## INSTRUCTIONS TO FOLLOW
Please retype the data below line for line and leave out every picture.

## DATA BELOW

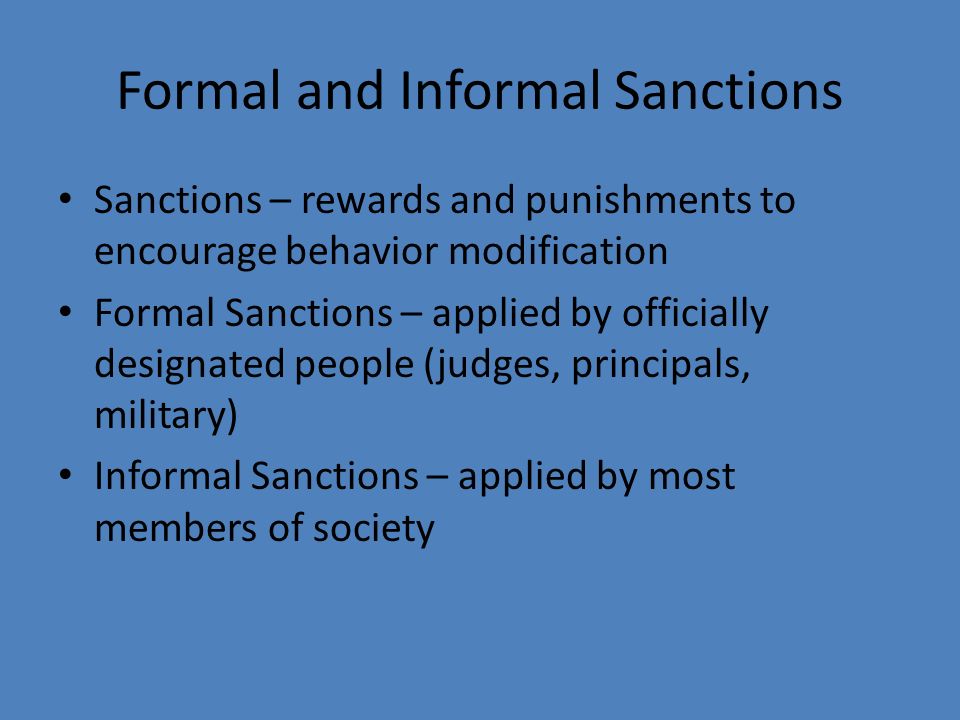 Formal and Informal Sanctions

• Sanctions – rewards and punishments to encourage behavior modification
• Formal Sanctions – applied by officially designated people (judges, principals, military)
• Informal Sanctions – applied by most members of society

## SOLUTION TO THE PROBLEM
 Formal and Informal Sanctions

• Sanctions – rewards and punishments to encourage behavior modification
• Formal Sanctions – applied by officially designated people (judges, principals, military)
• Informal Sanctions – applied by most members of society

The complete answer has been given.